I thought that I could read music. I took piano lessons for years as a child from an old woman, Viola Hicks, who drove around to the scattered farm houses and gave half hour lessons for one dollar a session. And I did learn to play. I can pound out a ragtime tune from Scott Joplin, play a little Bach and Grieg, make my way presentably through a church hymnal, and pretty much play any piece of popular sheet music that you put in front of me.
I can sing, too, either the tune or in harmony.
But, it turns out, I don’t know what I’m doing. Point to a particular note on the page and I have to work out what it is. It’ll take me several seconds to answer. Ask me what chord I’m playing and I just don’t know. What key am I playing in? God help me, I’m not that smart.
I see the dots on the page and I know what keys to press down. I have raw musical talent, a good ear, but no comprehension of music theory.
I found this out in complete clarity the other day as I was learning to play my new ukulele. I am doing really well learning to play the chords, but the moment that I attempted playing individual notes I slammed right into the wall of comprehension. Play an A? What’s that?
It is immensely frustrating and frightening. I thought that I knew this stuff. What I can do is really remarkable. I’m more like a computer reading assembly code. I see the dots and my hands press down the right keys. My ear notes when I press the wrong key and I quickly correct. So yes, I can read music, but I don’t really understand it the way I thought I did.
And so, when I’m nearly 54, I’m setting out to really learn to read music. Gods above, it’s hard!
And it’s really, really satisfying.
I am betting there are more of these things hiding in my head. Things that I think that I know, but of which I only skim the surface.

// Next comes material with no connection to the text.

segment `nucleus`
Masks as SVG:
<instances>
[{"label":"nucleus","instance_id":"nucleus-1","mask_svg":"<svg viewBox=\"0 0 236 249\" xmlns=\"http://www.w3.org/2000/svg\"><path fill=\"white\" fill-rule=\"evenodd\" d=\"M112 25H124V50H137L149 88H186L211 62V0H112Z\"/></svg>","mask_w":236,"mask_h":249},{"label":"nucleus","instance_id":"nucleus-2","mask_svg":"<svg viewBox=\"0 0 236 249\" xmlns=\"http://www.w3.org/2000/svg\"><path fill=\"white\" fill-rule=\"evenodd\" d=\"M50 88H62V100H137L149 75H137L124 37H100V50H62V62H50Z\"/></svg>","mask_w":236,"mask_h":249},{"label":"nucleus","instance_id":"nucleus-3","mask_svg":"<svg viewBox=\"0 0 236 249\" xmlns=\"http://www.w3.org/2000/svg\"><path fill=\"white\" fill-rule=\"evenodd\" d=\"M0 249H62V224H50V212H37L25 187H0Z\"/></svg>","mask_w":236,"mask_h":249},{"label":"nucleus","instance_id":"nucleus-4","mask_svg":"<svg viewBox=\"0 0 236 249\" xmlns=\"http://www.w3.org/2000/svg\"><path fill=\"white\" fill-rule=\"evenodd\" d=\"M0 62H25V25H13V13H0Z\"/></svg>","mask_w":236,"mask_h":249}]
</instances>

I’ll see if I can manage learning to really read music before seeking out more things that I should know, but don’t.
What do you think that you know? Are you sure? Might be time to test yourself and see if you are doing more than seeing the dots and pressing the keys. Once you uncover one of these frustrating oversights you have a chance to do something about it, to learn something new, and, possibly, to get much better at something you value.
This reinforces a maxim that I’ve stated before: most of what we think we know is wrong. The degree to which we’re willing to test what we know, to learn, to become a little less wrong, determines how far we can go in any given area.
I’m playing painfully slow scales, but I’m learning. I can’t kid myself any more.